● **DATA SECTION**
______________________________

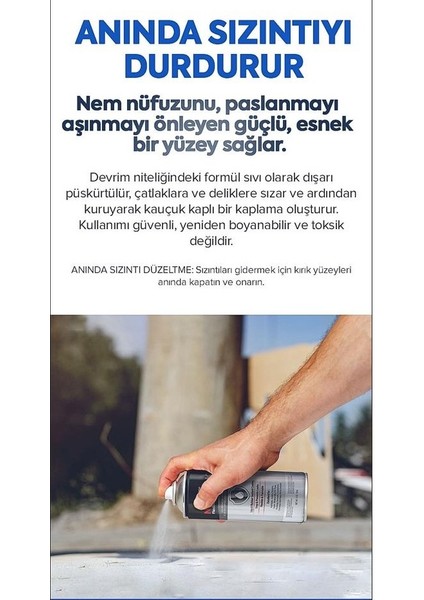 ANINDA SIZINTIYI DURDURUR

Nem nüfuzunu, paslanmayı aşınmayı önleyen güçlü, esnek bir yüzey sağlar.

Devrim niteliğindeki formül sıvı olarak dışarı püskürtülür, çatlaklara ve deliklere sızar ve ardından kuruyarak kauçuk kaplı bir kaplama oluşturur. Kullanımı güvenli, yeniden boyanabilir ve toksik değildir.

ANINDA SIZINTI DÜZELTME: Sızıntıları gidermek için kırık yüzeyleri anında kapatın ve onarın.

______________________________

● **WHAT IS NEEDED**
The result should be an exact copy of the material, containing no pictures.

● **RESPONSE**
 ANINDA SIZINTIYI DURDURUR

Nem nüfuzunu, paslanmayı aşınmayı önleyen güçlü, esnek bir yüzey sağlar.

Devrim niteliğindeki formül sıvı olarak dışarı püskürtülür, çatlaklara ve deliklere sızar ve ardından kuruyarak kauçuk kaplı bir kaplama oluşturur. Kullanımı güvenli, yeniden boyanabilir ve toksik değildir.

ANINDA SIZINTI DÜZELTME: Sızıntıları gidermek için kırık yüzeyleri anında kapatın ve onarın.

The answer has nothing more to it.